◆ PROBLEM A: Copy the entries word for word, starting at their first line and ending with the line that contains "24L48 34L59 41L80", both lines included. Leave the pictures out of your copy.

◆ PAGE:
*-*-*

National Mentoring Month: 6 Ways You Can Get Involved Next January

Are you ready to celebrate mentoring this National Mentoring Month 2024?

Whether you’re new to mentoring or a seasoned mentor program leader, now’s the perfect time to put mentoring front and centre in your organisation. National Mentoring Month is a dedicated month that’s all about the different types of mentoring – so let’s get planning!

As program leaders, managers and team members, you can raise awareness of the power of mentoring to achieve goals by getting involved in National Mentoring Month celebrations. This includes events, comms campaigns and taking the time to reflect on your own mentoring journey.

What is National Mentoring Month?

National Mentoring Month is a widespread campaign to spread awareness around the importance of mentoring in society, as well as celebrate its positive impact. It runs every January and includes Thank Your Mentor day on the 26th.

This can be a great way to launch both your team and company towards a successful year through mentorship. By focusing on key areas of internal improvement facilitated by individual self-development, effective goal setting & identifying areas for growth. You can scale and monitor this more efficiently throughout the year.

National Mentoring Month’s 3 key goals are:

  1. To raise awareness of all the different types of mentoring
  2. To inspire more people to become mentors, particularly younger people
  3. To advance the growth of mentoring by encouraging organisations to run mentoring programs for their people

Why celebrate National Mentoring Month 2023 with your business?

Yearly, more organisations are becoming aware of National Mentoring Month celebrations and how it can benefit not only the development of their business but the lives of their employees.

What started as a US youth mentoring movement, has snowballed into a global celebration of the benefits of mentoring in all areas of society, with many organisations, universities, and charities getting involved.

Returning to work this January, many employees will struggle with motivation and getting back into the work routine.

However, National Mentoring Month is an opportunity for organisations to unite their teams and kickstart the year – not just through goal setting, but also by addressing obstacles or key areas of concern hindering both employee and company development. Working collaboratively on setting a foundation for a prosperous year ahead.

Mentoring has benefits across the board: from building trust and psychological safety, to helping to onboard, retain and develop your people. There are so many reasons to get involved in mentoring, this January really is the perfect time!

How can you get involved with National Mentoring Month?

*-*-*

◆ RECORDS:
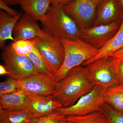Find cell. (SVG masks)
<instances>
[{
	"label": "cell",
	"mask_w": 123,
	"mask_h": 123,
	"mask_svg": "<svg viewBox=\"0 0 123 123\" xmlns=\"http://www.w3.org/2000/svg\"><path fill=\"white\" fill-rule=\"evenodd\" d=\"M94 86L89 77L86 67L77 66L71 69L66 77L57 82L53 96L63 107H69L90 92Z\"/></svg>",
	"instance_id": "obj_1"
},
{
	"label": "cell",
	"mask_w": 123,
	"mask_h": 123,
	"mask_svg": "<svg viewBox=\"0 0 123 123\" xmlns=\"http://www.w3.org/2000/svg\"><path fill=\"white\" fill-rule=\"evenodd\" d=\"M60 42L64 49L65 57L61 68L54 75L57 82L66 77L73 68L94 57L99 50L80 39L74 40L63 39Z\"/></svg>",
	"instance_id": "obj_2"
},
{
	"label": "cell",
	"mask_w": 123,
	"mask_h": 123,
	"mask_svg": "<svg viewBox=\"0 0 123 123\" xmlns=\"http://www.w3.org/2000/svg\"><path fill=\"white\" fill-rule=\"evenodd\" d=\"M43 24L48 34L59 41L80 38L81 29L63 7L52 5Z\"/></svg>",
	"instance_id": "obj_3"
},
{
	"label": "cell",
	"mask_w": 123,
	"mask_h": 123,
	"mask_svg": "<svg viewBox=\"0 0 123 123\" xmlns=\"http://www.w3.org/2000/svg\"><path fill=\"white\" fill-rule=\"evenodd\" d=\"M118 61L115 57L108 56L86 66L89 77L93 84L106 89L121 85L117 68Z\"/></svg>",
	"instance_id": "obj_4"
},
{
	"label": "cell",
	"mask_w": 123,
	"mask_h": 123,
	"mask_svg": "<svg viewBox=\"0 0 123 123\" xmlns=\"http://www.w3.org/2000/svg\"><path fill=\"white\" fill-rule=\"evenodd\" d=\"M106 88L95 85L90 92L81 97L73 105L62 107L55 111L65 116H84L95 111H102L105 103Z\"/></svg>",
	"instance_id": "obj_5"
},
{
	"label": "cell",
	"mask_w": 123,
	"mask_h": 123,
	"mask_svg": "<svg viewBox=\"0 0 123 123\" xmlns=\"http://www.w3.org/2000/svg\"><path fill=\"white\" fill-rule=\"evenodd\" d=\"M2 57L9 76L14 79L21 80L38 73L29 57L16 54L11 45L4 48Z\"/></svg>",
	"instance_id": "obj_6"
},
{
	"label": "cell",
	"mask_w": 123,
	"mask_h": 123,
	"mask_svg": "<svg viewBox=\"0 0 123 123\" xmlns=\"http://www.w3.org/2000/svg\"><path fill=\"white\" fill-rule=\"evenodd\" d=\"M101 0H72L63 8L81 29L88 28L93 24L97 7Z\"/></svg>",
	"instance_id": "obj_7"
},
{
	"label": "cell",
	"mask_w": 123,
	"mask_h": 123,
	"mask_svg": "<svg viewBox=\"0 0 123 123\" xmlns=\"http://www.w3.org/2000/svg\"><path fill=\"white\" fill-rule=\"evenodd\" d=\"M18 80L21 90L27 95H53L57 83L54 75L40 73Z\"/></svg>",
	"instance_id": "obj_8"
},
{
	"label": "cell",
	"mask_w": 123,
	"mask_h": 123,
	"mask_svg": "<svg viewBox=\"0 0 123 123\" xmlns=\"http://www.w3.org/2000/svg\"><path fill=\"white\" fill-rule=\"evenodd\" d=\"M35 40L36 48L55 73L61 68L64 59V49L61 42L49 34Z\"/></svg>",
	"instance_id": "obj_9"
},
{
	"label": "cell",
	"mask_w": 123,
	"mask_h": 123,
	"mask_svg": "<svg viewBox=\"0 0 123 123\" xmlns=\"http://www.w3.org/2000/svg\"><path fill=\"white\" fill-rule=\"evenodd\" d=\"M121 22L116 21L81 29L80 39L95 48L100 50L117 32Z\"/></svg>",
	"instance_id": "obj_10"
},
{
	"label": "cell",
	"mask_w": 123,
	"mask_h": 123,
	"mask_svg": "<svg viewBox=\"0 0 123 123\" xmlns=\"http://www.w3.org/2000/svg\"><path fill=\"white\" fill-rule=\"evenodd\" d=\"M123 18V8L120 0H102L97 7L92 26L122 22Z\"/></svg>",
	"instance_id": "obj_11"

*-*-*

◆ PROBLEM B: Translate this sentence from the mentoring article into Spanish: "It runs every January and includes Thank Your Mentor day on the 26th."

◆ COMPLETE ANSWER A:
Find cell. (SVG masks)
<instances>
[{
	"label": "cell",
	"mask_w": 123,
	"mask_h": 123,
	"mask_svg": "<svg viewBox=\"0 0 123 123\" xmlns=\"http://www.w3.org/2000/svg\"><path fill=\"white\" fill-rule=\"evenodd\" d=\"M94 86L89 77L86 67L77 66L71 69L66 77L57 82L53 96L63 107H69L90 92Z\"/></svg>",
	"instance_id": "obj_1"
},
{
	"label": "cell",
	"mask_w": 123,
	"mask_h": 123,
	"mask_svg": "<svg viewBox=\"0 0 123 123\" xmlns=\"http://www.w3.org/2000/svg\"><path fill=\"white\" fill-rule=\"evenodd\" d=\"M60 42L64 49L65 57L61 68L54 75L57 82L66 77L73 68L94 57L99 50L80 39L74 40L63 39Z\"/></svg>",
	"instance_id": "obj_2"
},
{
	"label": "cell",
	"mask_w": 123,
	"mask_h": 123,
	"mask_svg": "<svg viewBox=\"0 0 123 123\" xmlns=\"http://www.w3.org/2000/svg\"><path fill=\"white\" fill-rule=\"evenodd\" d=\"M43 24L48 34L59 41L80 38L81 29L63 7L52 5Z\"/></svg>",

◆ COMPLETE ANSWER B: Se celebra cada enero e incluye el día de Agradece a tu Mentor, el 26.